*WHAT IS ASKED*: Write out everything from the line containing "Given the choices" down to the line containing "Between the wall" among the items below as a JSON list of strings, one string per line, both of those lines included and blank lines left out.

*WORKING DATA*:
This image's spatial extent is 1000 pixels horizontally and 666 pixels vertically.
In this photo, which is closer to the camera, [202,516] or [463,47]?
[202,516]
---
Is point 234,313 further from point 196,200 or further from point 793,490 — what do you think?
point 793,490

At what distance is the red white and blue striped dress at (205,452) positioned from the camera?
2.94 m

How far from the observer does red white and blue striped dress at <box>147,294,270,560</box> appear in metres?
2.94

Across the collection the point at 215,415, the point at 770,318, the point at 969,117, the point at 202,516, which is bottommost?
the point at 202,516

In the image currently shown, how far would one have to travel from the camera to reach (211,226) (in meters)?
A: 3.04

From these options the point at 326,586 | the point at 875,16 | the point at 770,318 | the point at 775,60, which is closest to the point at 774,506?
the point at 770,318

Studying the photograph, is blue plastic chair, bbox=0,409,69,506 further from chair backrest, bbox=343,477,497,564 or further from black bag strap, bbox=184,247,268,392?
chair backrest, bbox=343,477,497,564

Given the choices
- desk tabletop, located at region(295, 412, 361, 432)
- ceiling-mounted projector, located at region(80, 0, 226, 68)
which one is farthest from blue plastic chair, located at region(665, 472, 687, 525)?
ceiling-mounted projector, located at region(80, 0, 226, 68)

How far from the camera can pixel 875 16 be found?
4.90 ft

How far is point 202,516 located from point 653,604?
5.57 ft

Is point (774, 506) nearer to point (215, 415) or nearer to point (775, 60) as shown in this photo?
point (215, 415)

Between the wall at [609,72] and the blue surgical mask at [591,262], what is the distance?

*FINAL RESULT*:
[
  "Given the choices",
  "- desk tabletop, located at region(295, 412, 361, 432)",
  "- ceiling-mounted projector, located at region(80, 0, 226, 68)",
  "which one is farthest from blue plastic chair, located at region(665, 472, 687, 525)?",
  "ceiling-mounted projector, located at region(80, 0, 226, 68)",
  "How far from the camera can pixel 875 16 be found?",
  "4.90 ft",
  "How far is point 202,516 located from point 653,604?",
  "5.57 ft",
  "Is point (774, 506) nearer to point (215, 415) or nearer to point (775, 60) as shown in this photo?",
  "point (215, 415)",
  "Between the wall at [609,72] and the blue surgical mask at [591,262], what is the distance?"
]